Gus Green was an ex-newspaperman, short, fat and in his late sixties, a ball of energy kept going by the momentum he had built up over the years. He had an office that looked out on to Times Square and a reputation that stood up to any looking into. He was not the biggest agent in New York but he was one of the best.

“I'm on the wrong side of town for all the publishers, but this is where I like to be, even with all the pimps and pushers and hookers who've taken over Times Square. So you want to conquer New York, eh?” She hadn't said so, but she guessed he said that to all his new clients. “So did I, so did I. I came here from Chicago fifty years ago.
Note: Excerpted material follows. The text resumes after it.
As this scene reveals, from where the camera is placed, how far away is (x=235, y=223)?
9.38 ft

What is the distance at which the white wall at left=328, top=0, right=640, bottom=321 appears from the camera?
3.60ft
It was summer, I wore a ten-dollar seersucker suit, a Sears Roebuck panama hat, I was eighteen years old and I was going to conquer the
World.
The
World
was the paper everyone wanted to work for in those days. They started me at twenty bucks a week and I couldn't believe I was being
paid
to work in New York. I was a newspaperman right up till the end of the war, WW Two. Then I decided I wanted to meet a classier lot of people, the wife was always complaining she never met anyone but newspaper bums. So, Christ forgive me, I chose book publishers and magazine editors, better dressed bums, that's all, says the wife. I make more money, but I work twice as hard and I still miss everything that goes on in the city room just before the paper goes to press. A big book generates excitement, but it's nothing to what I used to get out of a big story breaking. Don't you miss what you used to have on the
Examiner
?”

“I didn't mention anything about working for the London
Examiner,”
she said cautiously.

“Miss Spearfield, I
know
you. How many dames in the world are called Cleo Spearfield? I been going to London twice a year for Christ knows how long—I used to read your column. I don't want to know why you're here working for peanuts for the Australian government, but don't expect me not to recognize you. If I'm going to handle you, if you'll forgive the expression, I'm going to sell you as Cleo Spearfield, not as Jane Doe or whatever other name you had in mind.”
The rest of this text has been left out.